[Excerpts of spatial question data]
################
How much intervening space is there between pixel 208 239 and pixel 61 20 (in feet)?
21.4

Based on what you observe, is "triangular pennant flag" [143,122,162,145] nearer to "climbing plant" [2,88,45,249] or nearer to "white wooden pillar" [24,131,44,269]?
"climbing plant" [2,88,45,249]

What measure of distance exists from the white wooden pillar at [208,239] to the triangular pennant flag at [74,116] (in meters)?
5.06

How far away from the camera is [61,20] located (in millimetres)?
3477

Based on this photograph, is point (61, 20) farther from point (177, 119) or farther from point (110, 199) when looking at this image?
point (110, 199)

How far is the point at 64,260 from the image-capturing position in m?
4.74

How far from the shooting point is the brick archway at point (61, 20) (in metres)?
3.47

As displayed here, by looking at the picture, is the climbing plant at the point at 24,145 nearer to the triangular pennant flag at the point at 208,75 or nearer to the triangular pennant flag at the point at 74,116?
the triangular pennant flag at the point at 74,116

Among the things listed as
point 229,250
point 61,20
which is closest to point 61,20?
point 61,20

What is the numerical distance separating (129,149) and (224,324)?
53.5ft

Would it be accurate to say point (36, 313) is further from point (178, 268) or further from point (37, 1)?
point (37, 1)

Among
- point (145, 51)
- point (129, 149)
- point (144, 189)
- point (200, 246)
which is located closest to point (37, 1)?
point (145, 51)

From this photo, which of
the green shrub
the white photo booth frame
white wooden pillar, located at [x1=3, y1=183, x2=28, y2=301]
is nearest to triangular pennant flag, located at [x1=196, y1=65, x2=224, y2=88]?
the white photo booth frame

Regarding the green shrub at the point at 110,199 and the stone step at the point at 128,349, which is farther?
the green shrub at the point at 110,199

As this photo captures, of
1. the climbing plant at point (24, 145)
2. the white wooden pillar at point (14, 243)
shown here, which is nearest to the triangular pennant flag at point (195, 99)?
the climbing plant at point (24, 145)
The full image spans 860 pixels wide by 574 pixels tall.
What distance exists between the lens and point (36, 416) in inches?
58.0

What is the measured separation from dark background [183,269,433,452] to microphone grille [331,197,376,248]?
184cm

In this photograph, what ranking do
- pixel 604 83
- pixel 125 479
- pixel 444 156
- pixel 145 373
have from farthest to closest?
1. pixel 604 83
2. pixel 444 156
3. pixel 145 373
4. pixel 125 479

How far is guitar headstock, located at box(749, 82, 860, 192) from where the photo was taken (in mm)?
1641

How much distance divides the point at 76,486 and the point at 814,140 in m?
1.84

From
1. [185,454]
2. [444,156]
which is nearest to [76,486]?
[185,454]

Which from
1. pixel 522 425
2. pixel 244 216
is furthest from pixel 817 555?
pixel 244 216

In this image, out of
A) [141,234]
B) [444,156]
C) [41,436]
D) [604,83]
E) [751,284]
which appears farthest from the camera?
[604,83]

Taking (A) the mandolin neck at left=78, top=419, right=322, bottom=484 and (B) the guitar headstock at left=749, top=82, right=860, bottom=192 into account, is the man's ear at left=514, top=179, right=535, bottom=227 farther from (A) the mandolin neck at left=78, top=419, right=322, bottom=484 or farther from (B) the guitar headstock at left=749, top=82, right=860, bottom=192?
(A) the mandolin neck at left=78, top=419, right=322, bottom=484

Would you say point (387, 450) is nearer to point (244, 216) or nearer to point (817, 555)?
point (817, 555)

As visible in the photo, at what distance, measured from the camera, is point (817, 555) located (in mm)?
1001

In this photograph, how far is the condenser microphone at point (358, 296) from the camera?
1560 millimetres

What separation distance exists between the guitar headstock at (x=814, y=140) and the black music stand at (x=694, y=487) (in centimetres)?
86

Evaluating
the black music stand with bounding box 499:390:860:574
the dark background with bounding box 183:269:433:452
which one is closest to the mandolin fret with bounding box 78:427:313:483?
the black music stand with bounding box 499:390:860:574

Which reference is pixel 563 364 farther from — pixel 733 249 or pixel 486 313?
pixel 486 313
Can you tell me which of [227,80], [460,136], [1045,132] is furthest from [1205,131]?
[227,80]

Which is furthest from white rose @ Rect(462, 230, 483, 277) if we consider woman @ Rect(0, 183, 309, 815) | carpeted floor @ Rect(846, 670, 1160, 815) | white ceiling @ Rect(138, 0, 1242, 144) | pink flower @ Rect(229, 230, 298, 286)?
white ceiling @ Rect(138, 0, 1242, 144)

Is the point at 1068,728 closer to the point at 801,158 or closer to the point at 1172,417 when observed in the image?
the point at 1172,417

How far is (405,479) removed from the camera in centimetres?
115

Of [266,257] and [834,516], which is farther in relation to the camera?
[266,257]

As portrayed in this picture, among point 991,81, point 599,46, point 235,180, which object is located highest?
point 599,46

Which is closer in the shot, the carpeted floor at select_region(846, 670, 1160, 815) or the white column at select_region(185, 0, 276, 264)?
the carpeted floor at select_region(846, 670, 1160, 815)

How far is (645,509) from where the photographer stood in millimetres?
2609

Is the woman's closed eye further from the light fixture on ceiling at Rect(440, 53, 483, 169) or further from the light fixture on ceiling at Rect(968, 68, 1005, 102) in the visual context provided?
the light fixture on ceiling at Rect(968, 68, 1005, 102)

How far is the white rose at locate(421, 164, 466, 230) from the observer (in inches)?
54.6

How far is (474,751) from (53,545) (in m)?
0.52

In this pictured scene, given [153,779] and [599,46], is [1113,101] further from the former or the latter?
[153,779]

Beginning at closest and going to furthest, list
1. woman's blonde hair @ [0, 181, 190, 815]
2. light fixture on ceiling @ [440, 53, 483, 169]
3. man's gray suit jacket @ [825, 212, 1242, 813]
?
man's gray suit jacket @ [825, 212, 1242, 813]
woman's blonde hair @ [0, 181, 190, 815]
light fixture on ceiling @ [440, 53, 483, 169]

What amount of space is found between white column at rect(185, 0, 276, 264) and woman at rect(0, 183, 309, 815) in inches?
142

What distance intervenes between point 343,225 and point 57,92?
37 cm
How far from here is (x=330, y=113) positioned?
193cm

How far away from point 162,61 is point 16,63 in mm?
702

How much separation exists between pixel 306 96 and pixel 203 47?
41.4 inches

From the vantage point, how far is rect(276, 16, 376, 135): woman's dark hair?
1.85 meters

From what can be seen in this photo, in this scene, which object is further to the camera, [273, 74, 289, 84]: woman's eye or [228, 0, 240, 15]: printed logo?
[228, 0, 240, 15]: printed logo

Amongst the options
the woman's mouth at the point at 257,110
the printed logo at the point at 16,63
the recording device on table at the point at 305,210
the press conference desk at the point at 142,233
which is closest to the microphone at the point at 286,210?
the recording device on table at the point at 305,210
################
◆ DIRECTIVE:
Your task is to transcribe the line containing "How far is the white" and every line after it, through the last line of the data, exactly as written and with nothing more.

◆ RIGHT ANSWER:
How far is the white rose at locate(421, 164, 466, 230) from the observer (in inches)?
54.6

How far is (474,751) from (53,545) (in m)?
0.52

In this pictured scene, given [153,779] and [599,46], is [1113,101] further from the former or the latter?
[153,779]

Beginning at closest and going to furthest, list
1. woman's blonde hair @ [0, 181, 190, 815]
2. light fixture on ceiling @ [440, 53, 483, 169]
3. man's gray suit jacket @ [825, 212, 1242, 813]
?
man's gray suit jacket @ [825, 212, 1242, 813]
woman's blonde hair @ [0, 181, 190, 815]
light fixture on ceiling @ [440, 53, 483, 169]

What amount of space is found between white column at rect(185, 0, 276, 264) and woman at rect(0, 183, 309, 815) in inches?
142

What distance intervenes between point 343,225 and point 57,92?
37 cm
How far from here is (x=330, y=113) positioned?
193cm

How far away from point 162,61 is point 16,63 in mm?
702

How much separation exists between pixel 306 96 and pixel 203 47?
41.4 inches

From the vantage point, how far is rect(276, 16, 376, 135): woman's dark hair?
1.85 meters

From what can be seen in this photo, in this scene, which object is further to the camera, [273, 74, 289, 84]: woman's eye or [228, 0, 240, 15]: printed logo?
[228, 0, 240, 15]: printed logo

Amongst the options
the woman's mouth at the point at 257,110
the printed logo at the point at 16,63
the recording device on table at the point at 305,210
the press conference desk at the point at 142,233
which is closest to the microphone at the point at 286,210?
the recording device on table at the point at 305,210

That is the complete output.